Click on my 'blog' button below here or follow >> this link<< for a read..

happy travels,

pete


----------



## carol (May 9, 2005)

Hi Peejay

That was a lovely record and photos.... thanks for putting it up

Carol


----------



## smithies (Jul 1, 2007)

Thanks peejay,
Glad you persevered with the photos....they are great !!

Jenny


----------



## sallytrafic (Jan 17, 2006)

peejay said:


> Hi;
> 
> We arrived back from our travels around Sardinia on Friday and I've finally put the finishing touches to my blog after managing to loose all my photo's (twice!) while uploading them (don't ask!).
> Anyway, 'tis finished now, the emphasis being on photo's and hopefully useful general info rather than reams and reams of text about what we did etc which would probably send you all to sleep.
> ...


You are lucky Pete lots of us can't put photos in our Blogs


----------



## Grizzly (May 9, 2005)

Thanks Pete...brilliant photos and a very useful list of stopping places etc.

We had the same problem at Metz - the aire was packed - but we went on into the campsite and they charged Euros 12 per night ( Saturday 25th August this year). This was on hardstanding but we had the use of all the facilities including the free wifi. The latter stretches to the aire but need a password from reception. I'm sure they would give it to anyone on the aire too. You do have to give them name and address - French regulations.
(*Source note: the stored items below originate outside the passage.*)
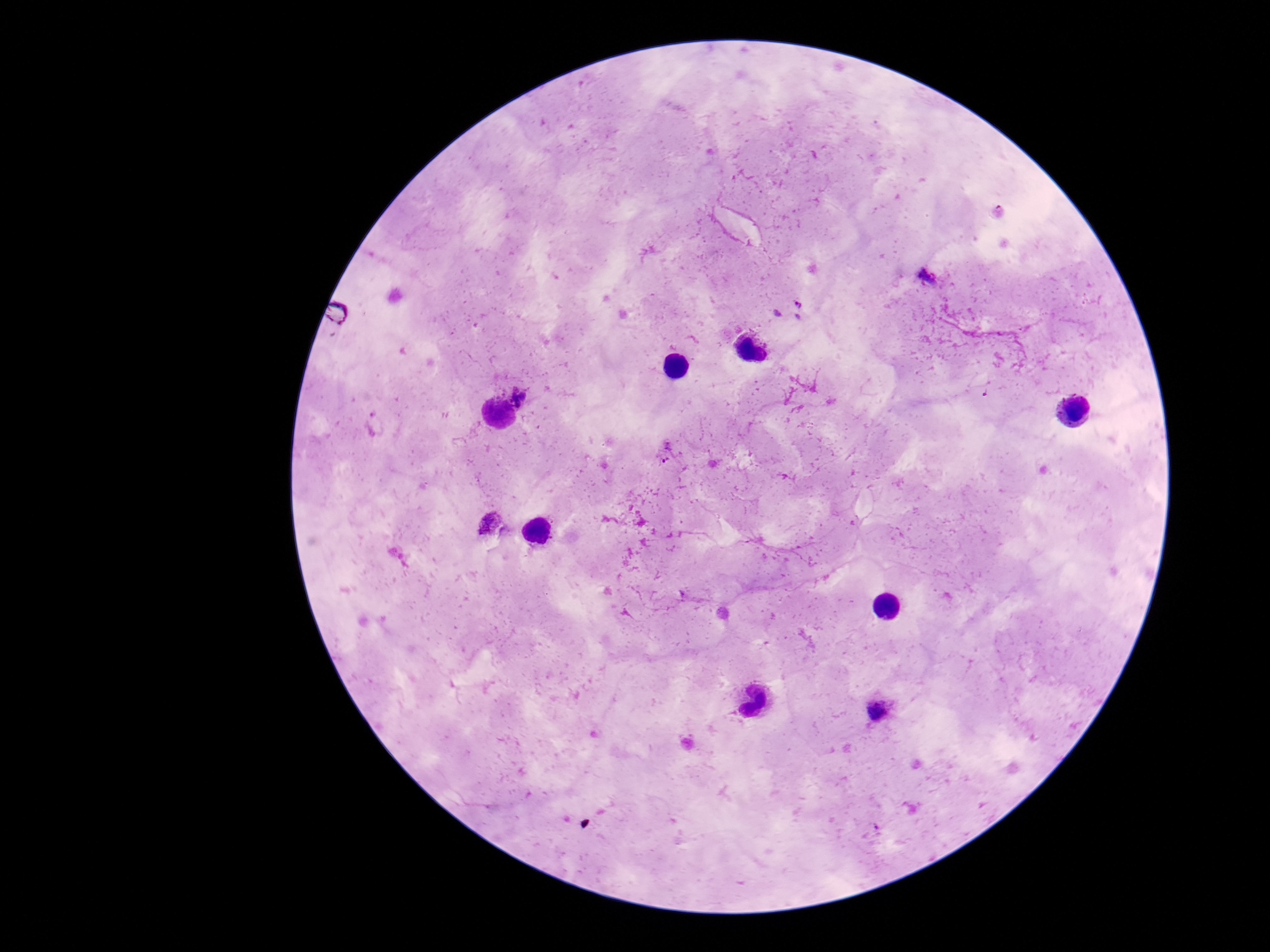
Approximate object centers, in pixels from the top-left corner.
Summary:
  - Plasmodium parasite locations: (x=927, y=277), (x=790, y=310), (x=521, y=392), (x=374, y=425), (x=666, y=451), (x=492, y=524), (x=879, y=710)
  - Magnification: 100x
  - Stain: Giemsa
  - Field of view: single
  - Preparation: thick peripheral-blood smear
  - Image size: 1270×952 pixels
  - Patient malaria status: infected
  - Capture: smartphone camera through the microscope eyepiece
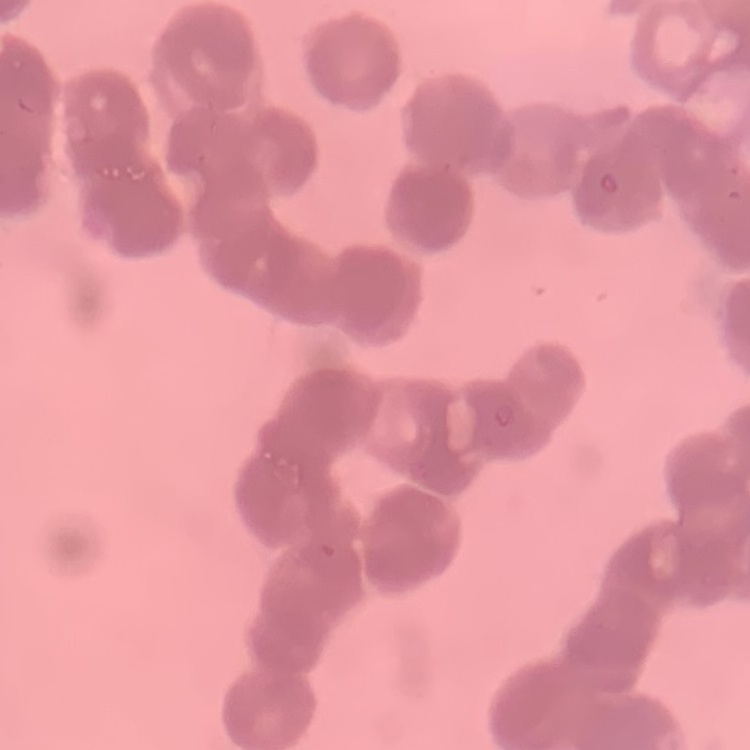
The erythrocytes exhibit rouleaux formation. Square crop of a larger photomicrograph. Thin peripheral smear. Field's or Giemsa stain.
Identify the parasite.
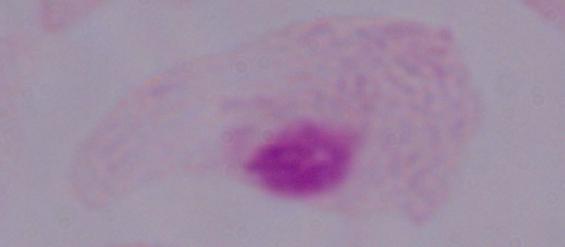
This is a trichomonad.

modality = photomicrograph
magnification = 1000x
We were not too keen on the aire either as it was not secure and alongside an area used by all the world and his wife at night

G


----------



## Scotjimland (May 23, 2005)

peejay said:


> Anyway, 'tis finished now, the emphasis being on photo's and hopefully useful general info rather than reams and reams of text about what we did etc which would probably send you all to sleep.


Very refreshing, my kind of blog Pete, nice balance between text and pictures, all too often there is too much detail and not enough 'meat' to keep me interested.. , thanks for taking the time to put it up..

Don't know if we will ever visit but it certainly raised my interest .. well done!

Jim


----------



## kennyboy (Oct 25, 2005)

Thanks Peejay for a very interesting and informative blog with brilliant photos!
Ken


----------



## DABurleigh (May 9, 2005)

Thanks, Pete, looks good.

As I alluded to in a recent trip report, it would be nice to get more reports from members. A discussion on preferred formats & their ease of compilation would be good. Whether it would make the blind bit of difference I don't know 

Dave


----------



## Grizzly (May 9, 2005)

DABurleigh said:


> Thanks, Pete, looks good.
> 
> As I alluded to in a recent trip report, it would be nice to get more reports from members. A discussion on preferred formats & their ease of compilation would be good. Whether it would make the blind bit of difference I don't know
> 
> Dave


Dave...and Pete

To reduce blogs to a template would be a retrograde step IMHO. There are many types of blogs and many types of readers. I enjoy reading a blow by blow account of various journeys; I also find a bare bones account of roads used and sites stayed at to be useful when planning a trip.

If all who are willing to write their blogs would do both types of account then we'd all be made happy but don't discourage the travel writers as opposed to the guide book writers, for want of better terms !

G


----------



## peejay (May 10, 2005)

Thanks for the replies, much appreciated;



Grizzly said:


> We had the same problem at Metz - the aire was packed - but we went on into the campsite and they charged Euros 12 per night ( Saturday 25th August this year). This was on hardstanding but we had the use of all the facilities including the free wifi. The latter stretches to the aire but need a password from reception. I'm sure they would give it to anyone on the aire too. You do have to give them name and address - French regulations.
> 
> We were not too keen on the aire either as it was not secure and alongside an area used by all the world and his wife at night


Thanks for the info about wi fi G, didn't know about that. You have reminded me, I forgot to add that unlimited free internet is available (2 screens) at the sosta 'Il Serchio' at Lucca, Caravan Club please take note!



DABurleigh said:


> As I alluded to in a recent trip report, it would be nice to get more reports from members. A discussion on preferred formats & their ease of compilation would be good. Whether it would make the blind bit of difference I don't know


'Motorhome trips' is the dedicated forum for accounts of your journies but they tend to get buried with other posts over time (and a lot tend to put theirs in 'Continental Touring' just to confuse matters) which is why I have started recording mine in my 'blog' with a link to it from the forum so its still easy to find. The blog is a good way to record the info but it doesn't work properly for everyone (Sallytrafic being one), but i'd agree with grizzly, theres room all styles of account, variety is the spice of life so they say. The hard bit is keeping everyones attention and not droning on too much, I know i've been guilty of that in the past hence the emphasis this time on more photo's and less text. Took bloody ages to load those photo's tho 

This topic would probably warrant its own post I think, Dave?

pete


----------